(Goal of the exercise) Output the entries word for word. Omit images.

[Questions about scenes in images]
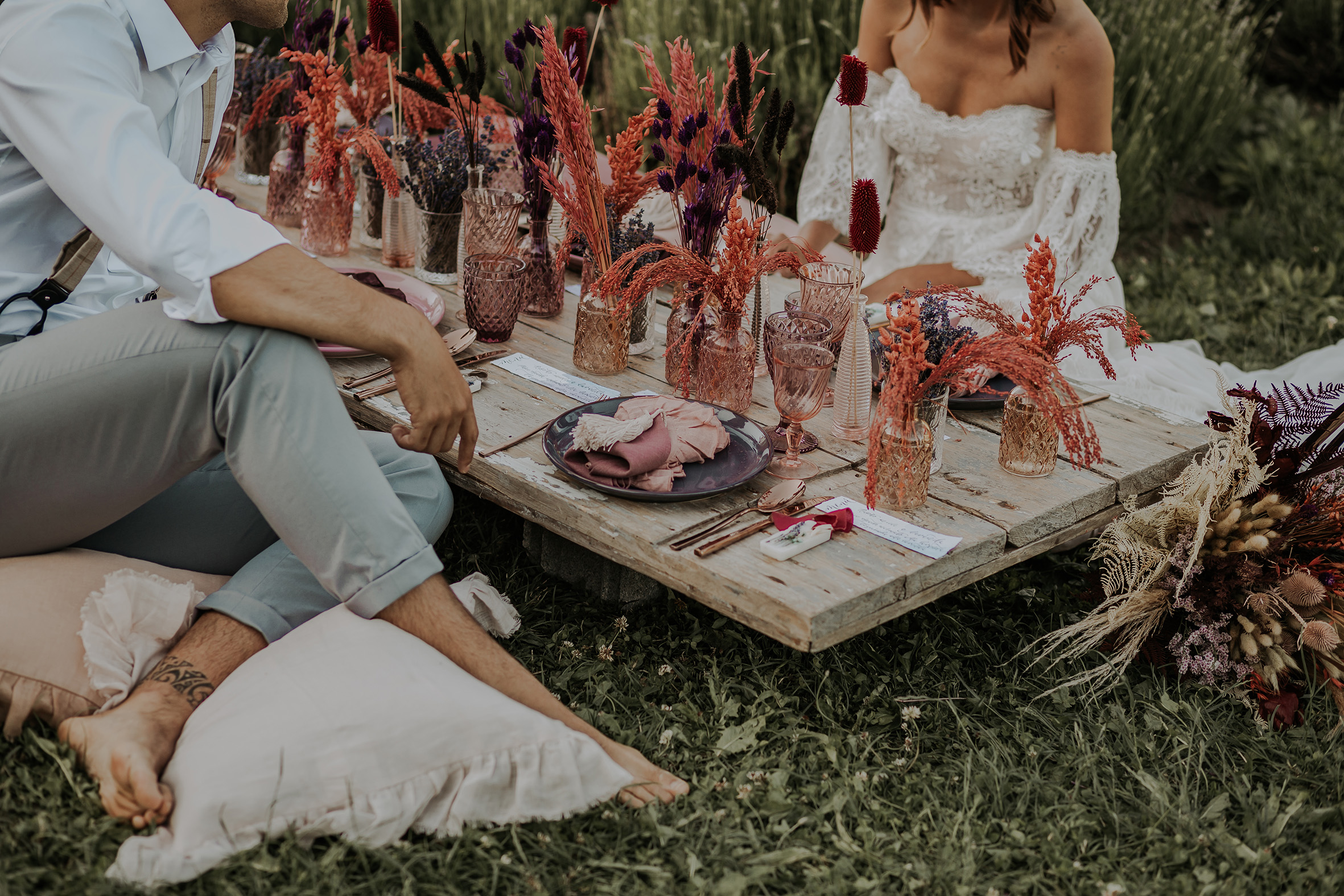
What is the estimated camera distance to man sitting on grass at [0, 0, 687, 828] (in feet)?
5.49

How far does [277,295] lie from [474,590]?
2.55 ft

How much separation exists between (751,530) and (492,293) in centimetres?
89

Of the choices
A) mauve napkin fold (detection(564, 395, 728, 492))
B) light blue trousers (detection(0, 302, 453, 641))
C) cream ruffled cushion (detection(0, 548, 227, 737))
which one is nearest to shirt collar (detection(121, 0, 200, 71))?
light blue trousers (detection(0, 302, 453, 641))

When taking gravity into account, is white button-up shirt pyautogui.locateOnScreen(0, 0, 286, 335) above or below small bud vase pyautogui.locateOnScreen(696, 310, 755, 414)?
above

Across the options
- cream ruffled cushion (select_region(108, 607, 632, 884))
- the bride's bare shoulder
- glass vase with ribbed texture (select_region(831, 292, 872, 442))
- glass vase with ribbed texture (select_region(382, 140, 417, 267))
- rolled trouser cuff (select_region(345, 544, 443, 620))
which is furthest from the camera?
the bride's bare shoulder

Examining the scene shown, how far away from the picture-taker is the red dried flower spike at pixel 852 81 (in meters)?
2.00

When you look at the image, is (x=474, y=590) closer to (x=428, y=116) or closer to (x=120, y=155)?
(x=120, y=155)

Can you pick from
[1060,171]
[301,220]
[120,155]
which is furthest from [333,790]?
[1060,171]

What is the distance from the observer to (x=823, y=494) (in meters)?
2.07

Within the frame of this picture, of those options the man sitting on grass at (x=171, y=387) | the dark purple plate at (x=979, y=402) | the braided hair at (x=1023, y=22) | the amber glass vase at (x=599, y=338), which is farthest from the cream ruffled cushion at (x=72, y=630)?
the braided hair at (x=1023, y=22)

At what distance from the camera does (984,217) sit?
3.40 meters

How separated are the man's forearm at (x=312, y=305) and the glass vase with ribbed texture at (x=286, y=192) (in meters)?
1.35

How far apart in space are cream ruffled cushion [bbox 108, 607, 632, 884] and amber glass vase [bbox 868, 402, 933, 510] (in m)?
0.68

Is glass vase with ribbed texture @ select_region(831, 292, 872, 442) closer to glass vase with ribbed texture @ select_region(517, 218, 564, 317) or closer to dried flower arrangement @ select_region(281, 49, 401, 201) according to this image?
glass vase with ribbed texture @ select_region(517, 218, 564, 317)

(Solution for this task)
What is the estimated camera distance to man sitting on grass at [0, 0, 687, 828] (in feet)?
5.49

How far does [277,295] lie from [474,590]?
2.55 ft

How much separation exists between (751,530) and (492,293) in centimetres?
89

Of the choices
A) mauve napkin fold (detection(564, 395, 728, 492))
B) light blue trousers (detection(0, 302, 453, 641))
C) cream ruffled cushion (detection(0, 548, 227, 737))
which one is nearest to shirt collar (detection(121, 0, 200, 71))?
light blue trousers (detection(0, 302, 453, 641))

When taking gravity into account, is white button-up shirt pyautogui.locateOnScreen(0, 0, 286, 335) above or below small bud vase pyautogui.locateOnScreen(696, 310, 755, 414)?
above

Across the options
- cream ruffled cushion (select_region(108, 607, 632, 884))
- the bride's bare shoulder
- glass vase with ribbed texture (select_region(831, 292, 872, 442))
- glass vase with ribbed texture (select_region(382, 140, 417, 267))
- rolled trouser cuff (select_region(345, 544, 443, 620))
which is furthest from the camera?
the bride's bare shoulder

Examining the scene shown, how far away from the picture-taker is the red dried flower spike at pixel 852 81 (in meters)?
2.00

When you look at the image, is (x=474, y=590) closer to (x=428, y=116) or closer to (x=120, y=155)?
(x=120, y=155)

Can you pick from
[1060,171]
[301,220]
[120,155]
which is furthest from [333,790]?
[1060,171]

What is the distance from the observer to (x=823, y=494) (in meters)?
2.07

Within the frame of this picture, of those options the man sitting on grass at (x=171, y=387) | the dark purple plate at (x=979, y=402) | the braided hair at (x=1023, y=22) | the amber glass vase at (x=599, y=338), which is farthest from the cream ruffled cushion at (x=72, y=630)?
the braided hair at (x=1023, y=22)

At what distance from the camera does (984,217) sit?
3.40 meters

How separated are the man's forearm at (x=312, y=305) and the glass vase with ribbed texture at (x=286, y=192) (in meters)?
1.35

How far apart in space are cream ruffled cushion [bbox 108, 607, 632, 884] and amber glass vase [bbox 868, 402, 933, 510] (in m)?
0.68

Is glass vase with ribbed texture @ select_region(831, 292, 872, 442) closer to glass vase with ribbed texture @ select_region(517, 218, 564, 317) or closer to dried flower arrangement @ select_region(281, 49, 401, 201) according to this image?
glass vase with ribbed texture @ select_region(517, 218, 564, 317)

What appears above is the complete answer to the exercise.